### What you have to do
Top to bottom, every record is to be copied word for word.

### Referring expression grounding data
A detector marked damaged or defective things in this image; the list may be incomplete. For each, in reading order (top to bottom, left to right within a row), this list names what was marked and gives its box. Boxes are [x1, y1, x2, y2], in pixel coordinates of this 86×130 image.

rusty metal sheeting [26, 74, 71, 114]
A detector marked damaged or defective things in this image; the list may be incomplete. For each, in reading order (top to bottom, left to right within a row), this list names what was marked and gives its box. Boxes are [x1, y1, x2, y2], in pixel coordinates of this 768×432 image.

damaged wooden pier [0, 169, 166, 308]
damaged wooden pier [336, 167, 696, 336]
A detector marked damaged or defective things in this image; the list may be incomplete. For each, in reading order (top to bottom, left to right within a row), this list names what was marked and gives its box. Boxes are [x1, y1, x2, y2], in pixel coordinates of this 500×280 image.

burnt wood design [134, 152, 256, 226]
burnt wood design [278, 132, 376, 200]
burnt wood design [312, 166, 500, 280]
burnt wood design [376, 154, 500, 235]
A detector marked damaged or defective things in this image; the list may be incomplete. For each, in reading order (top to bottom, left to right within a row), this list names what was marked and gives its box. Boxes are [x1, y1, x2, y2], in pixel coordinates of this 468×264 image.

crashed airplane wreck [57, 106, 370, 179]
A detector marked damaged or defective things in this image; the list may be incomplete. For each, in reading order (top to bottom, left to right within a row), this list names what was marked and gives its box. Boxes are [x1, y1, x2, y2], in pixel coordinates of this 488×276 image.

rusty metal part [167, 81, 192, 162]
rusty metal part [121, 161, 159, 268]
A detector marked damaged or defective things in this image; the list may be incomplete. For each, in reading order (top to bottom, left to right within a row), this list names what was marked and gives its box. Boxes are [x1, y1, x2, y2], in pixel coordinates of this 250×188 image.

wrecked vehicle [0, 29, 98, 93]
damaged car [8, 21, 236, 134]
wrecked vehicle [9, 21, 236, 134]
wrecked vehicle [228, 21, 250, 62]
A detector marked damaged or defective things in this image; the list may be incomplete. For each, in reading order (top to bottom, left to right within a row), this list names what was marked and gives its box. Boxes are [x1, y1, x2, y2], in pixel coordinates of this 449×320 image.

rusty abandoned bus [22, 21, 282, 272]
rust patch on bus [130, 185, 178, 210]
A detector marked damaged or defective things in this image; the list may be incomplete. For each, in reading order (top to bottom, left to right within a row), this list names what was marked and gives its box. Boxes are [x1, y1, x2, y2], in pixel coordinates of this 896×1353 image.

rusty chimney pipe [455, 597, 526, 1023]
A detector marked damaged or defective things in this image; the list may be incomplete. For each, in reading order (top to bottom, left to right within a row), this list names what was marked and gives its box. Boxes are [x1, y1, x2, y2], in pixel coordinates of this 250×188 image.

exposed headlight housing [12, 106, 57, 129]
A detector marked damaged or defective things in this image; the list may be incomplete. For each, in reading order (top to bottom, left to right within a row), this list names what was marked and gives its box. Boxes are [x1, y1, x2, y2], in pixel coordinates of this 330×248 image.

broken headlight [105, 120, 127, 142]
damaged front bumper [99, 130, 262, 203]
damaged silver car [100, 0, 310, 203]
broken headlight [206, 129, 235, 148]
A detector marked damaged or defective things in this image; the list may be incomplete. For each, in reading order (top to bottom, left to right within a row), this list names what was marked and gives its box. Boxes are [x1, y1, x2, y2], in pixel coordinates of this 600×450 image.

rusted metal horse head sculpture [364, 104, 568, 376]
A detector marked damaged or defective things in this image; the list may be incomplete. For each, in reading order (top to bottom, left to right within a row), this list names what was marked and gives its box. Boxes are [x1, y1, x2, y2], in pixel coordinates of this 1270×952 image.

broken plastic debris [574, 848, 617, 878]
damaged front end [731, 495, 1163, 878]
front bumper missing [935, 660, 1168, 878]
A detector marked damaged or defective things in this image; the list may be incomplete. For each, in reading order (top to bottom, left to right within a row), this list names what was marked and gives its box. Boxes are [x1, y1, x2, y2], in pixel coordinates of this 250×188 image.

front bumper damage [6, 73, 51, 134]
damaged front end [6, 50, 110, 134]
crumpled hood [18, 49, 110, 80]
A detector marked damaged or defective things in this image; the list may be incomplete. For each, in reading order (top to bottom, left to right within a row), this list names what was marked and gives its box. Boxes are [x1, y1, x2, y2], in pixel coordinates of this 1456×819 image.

### Output below
A detector marked damaged or defective things in this image; the list may be incomplete. For each, in reading order (top to bottom, left to right within a row), this list names what was marked and gives its box. Boxes are [x1, y1, x2, y2], in pixel coordinates of this 86×130 image.

rusty metal sheeting [26, 74, 71, 114]
A detector marked damaged or defective things in this image; the list may be incomplete. For each, in reading order (top to bottom, left to right within a row), this list names what was marked and gives its box. Boxes are [x1, y1, x2, y2], in pixel coordinates of this 768×432 image.

damaged wooden pier [0, 169, 166, 308]
damaged wooden pier [336, 167, 696, 336]
A detector marked damaged or defective things in this image; the list may be incomplete. For each, in reading order (top to bottom, left to right within a row), this list names what was marked and gives its box. Boxes are [x1, y1, x2, y2], in pixel coordinates of this 500×280 image.

burnt wood design [134, 152, 256, 226]
burnt wood design [278, 132, 376, 200]
burnt wood design [312, 166, 500, 280]
burnt wood design [376, 154, 500, 235]
A detector marked damaged or defective things in this image; the list may be incomplete. For each, in reading order (top to bottom, left to right within a row), this list names what was marked and gives its box. Boxes are [x1, y1, x2, y2], in pixel coordinates of this 468×264 image.

crashed airplane wreck [57, 106, 370, 179]
A detector marked damaged or defective things in this image; the list may be incomplete. For each, in reading order (top to bottom, left to right within a row), this list names what was marked and gives its box. Boxes are [x1, y1, x2, y2], in pixel coordinates of this 488×276 image.

rusty metal part [167, 81, 192, 162]
rusty metal part [121, 161, 159, 268]
A detector marked damaged or defective things in this image; the list may be incomplete. For each, in reading order (top to bottom, left to right within a row), this list names what was marked and gives its box. Boxes are [x1, y1, x2, y2], in pixel coordinates of this 250×188 image.

wrecked vehicle [0, 29, 98, 93]
damaged car [8, 21, 236, 134]
wrecked vehicle [9, 21, 236, 134]
wrecked vehicle [228, 21, 250, 62]
A detector marked damaged or defective things in this image; the list may be incomplete. For each, in reading order (top to bottom, left to right within a row), this list names what was marked and gives its box. Boxes are [x1, y1, x2, y2], in pixel coordinates of this 449×320 image.

rusty abandoned bus [22, 21, 282, 272]
rust patch on bus [130, 185, 178, 210]
A detector marked damaged or defective things in this image; the list may be incomplete. For each, in reading order (top to bottom, left to right within a row), this list names what was marked and gives its box. Boxes are [x1, y1, x2, y2], in pixel coordinates of this 896×1353 image.

rusty chimney pipe [455, 597, 526, 1023]
A detector marked damaged or defective things in this image; the list may be incomplete. For each, in reading order (top to bottom, left to right within a row), this list names what was marked and gives its box. Boxes are [x1, y1, x2, y2], in pixel coordinates of this 250×188 image.

exposed headlight housing [12, 106, 57, 129]
A detector marked damaged or defective things in this image; the list may be incomplete. For each, in reading order (top to bottom, left to right within a row), this list names what was marked and gives its box. Boxes are [x1, y1, x2, y2], in pixel coordinates of this 330×248 image.

broken headlight [105, 120, 127, 142]
damaged front bumper [99, 130, 262, 203]
damaged silver car [100, 0, 310, 203]
broken headlight [206, 129, 235, 148]
A detector marked damaged or defective things in this image; the list may be incomplete. For each, in reading order (top to bottom, left to right within a row), this list names what was marked and gives its box. Boxes are [x1, y1, x2, y2], in pixel coordinates of this 600×450 image.

rusted metal horse head sculpture [364, 104, 568, 376]
A detector marked damaged or defective things in this image; the list may be incomplete. For each, in reading order (top to bottom, left to right within a row), this list names what was marked and gives its box. Boxes are [x1, y1, x2, y2], in pixel coordinates of this 1270×952 image.

broken plastic debris [574, 848, 617, 878]
damaged front end [731, 495, 1163, 878]
front bumper missing [935, 660, 1168, 878]
A detector marked damaged or defective things in this image; the list may be incomplete. For each, in reading order (top to bottom, left to right within a row), this list names what was marked and gives its box. Boxes are [x1, y1, x2, y2], in pixel coordinates of this 250×188 image.

front bumper damage [6, 73, 51, 134]
damaged front end [6, 50, 110, 134]
crumpled hood [18, 49, 110, 80]
A detector marked damaged or defective things in this image; the list may be incomplete. For each, in reading order (top to bottom, left to right within a row), this list names what was marked and gives its box. Boxes are [x1, y1, x2, y2], in pixel coordinates of this 1456×819 image.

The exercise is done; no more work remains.